Press Release: IMF Approves Second Annual ESAF Loan for Niger
July 28, 1997
The International Monetary Fund (IMF) today approved the second annual loan under the Enhanced Structural Adjustment Facility (ESAF)1 for Niger in an amount equivalent to SDR 19.32 million (about US$26 million) to support the government’s 1997/98 economic program. The loan is available in two semiannual installments, the first of which is available immediately.
Since mid-1995, Niger has strengthened its adjustment efforts and is making progress in reducing macroeconomic imbalances. These efforts are beginning to bear fruit as evidenced by a resumption of growth, a decline in inflation, a sharp reduction in the overall consolidated deficit, and an attendant increase in government savings.
Despite a difficult domestic and external environment, the Nigerien authorities implemented the 1996/97 program supported by ESAF loans with determination, and economic developments generally have been encouraging. Although real GDP growth remained somewhat subdued in 1996, inflation was further reduced; and the budgetary outturn was broadly in line with program expectations, owing to strengthened revenue collection efforts, combined with tight control over expenditure, and notably a reduction by one-third in payments for wages and salaries. The government also pressed ahead with its structural reform, developing a privatization strategy for public enterprises, and establishing a privatization agency.
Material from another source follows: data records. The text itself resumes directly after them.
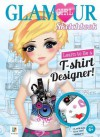 Learn to Be A T-Shirt Designer Sketchbook - Hinkler Books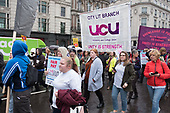 Further Education funding protest, Westminster, London.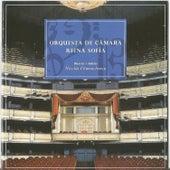 Orquesta de Cámara Reina Sofía by Orquesta de Cámara Reina Sofía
Medium-Term Strategy and the 1997/98 Program
The authorities’ medium-term strategy seeks to further reduce financial imbalances, establish conditions conducive to sustainable economic growth, and significantly reduce poverty. The economic objectives for 1997/98 are to raise real GDP growth to 4-5 percent a year, thereby allowing real per capita income to increase by at least 1 percent a year; reduce inflation to 3 percent by the end of 1997; and contain the external current account deficit (excluding official transfers) at 11.1 percent of GDP in 1997, and lowering it to 10.5 percent of GDP in 1998.
To these ends, the government is determined to improve its financial position by reducing the overall budget deficit to 7.3 percent of GDP by 1998 through enhanced revenue mobilization and a very cautious expenditure policy. The program aims at raising budgetary revenue from the equivalent of 7.8 percent of GDP in 1996 to 9.3 percent of GDP in 1997, and to 10.7 percent of GDP in 1998. The broadening of the tax base and improvements in the efficiency of revenue collection will play a key role in the achievement of these objectives. Expenditure policies willcontinue to ensure that wages and salaries do not crowd out other essential expenditures, especially those on maintenance and key social services.
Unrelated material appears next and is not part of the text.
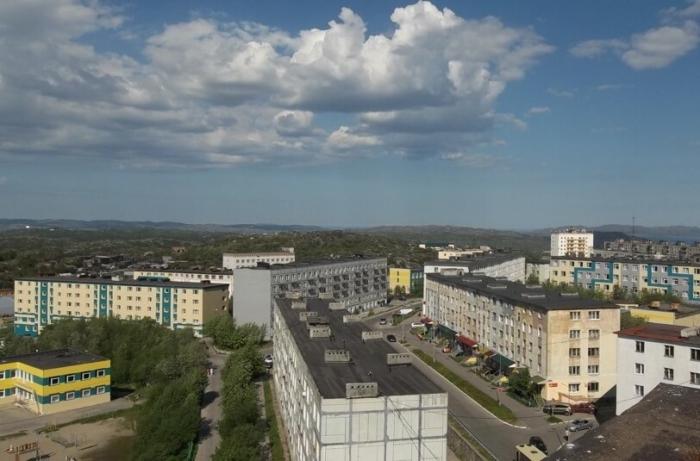 snezhnegorsk-700x461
The main reforms planned under the 1997/98 program will address the public enterprise sector and civil service, as well as education, health, and the environment. The government is also taking steps to streamline the regulatory framework and to reduce its involvement in those areas of interest to the private sector. It intends to continue efforts to strengthen legal provisions governing commercial transactions and, in particular, the recovery of commercial bank loans.
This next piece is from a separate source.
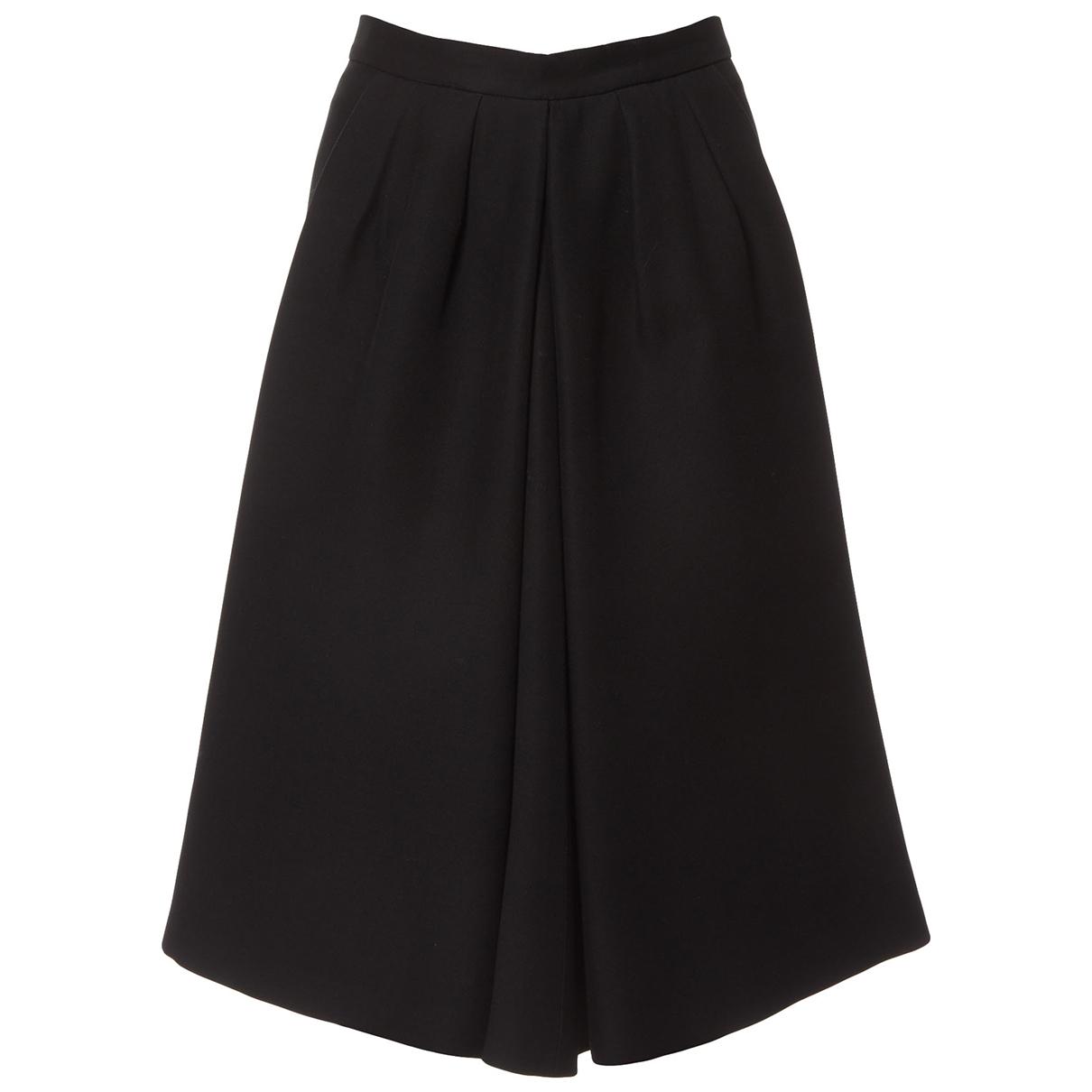 Christian Dior \N Black Wool skirt for Women 36 FR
Addressing Social and Environmental Issues
The government plans to undertake family planning initiatives and other programs aimed at promoting the quality of life for women. The government is committed to increasing the elementary school enrollment rate to 35 percent in 1999 from 29 percent in 1996, and current budgetary expenditures allocated to health and education will be increased by 10 percent a year in real terms over the period 1997-2000. As the authorities are convinced that an efficient agricultural sector is the key to effective and durable poverty reduction, the government will identify the most ecologically threatened locations and implement priority measures with respect to environmental planning for sustainable development.
The Challenge Ahead
Notwithstanding the adjustment effort undertaken thus far, Niger’s economic and financial situation remains fragile, and steadfast implementation of further actions is needed to improve prospects for growth. Efforts should focus primarily on reducing the budget deficit and fostering private sector development, while supporting key social sectors with a view to establishing the basis for durable growth and the alleviation of poverty.
Niger joined the IMF on April 24, 1963, and its quota [A member ’s quota in the IMF determines, in particular, the amount of its subscription, its voting weight, its access to IMF financing, and its share in the allocation of SDRs.] is SDR 48.3 million (about US$66 million). Niger’s outstanding use of IMF financing currently totals SDR 42 million (about US$57 million).
1 The ESAF is a concessional IMF facility for assisting eligible members that are undertaking economic reform programs to strengthen their balance of payments and improve their growth prospects. ESAF loans carry an interest rate of 0.5 percent a year and are repayable over 10 years, with 5½-year grace period.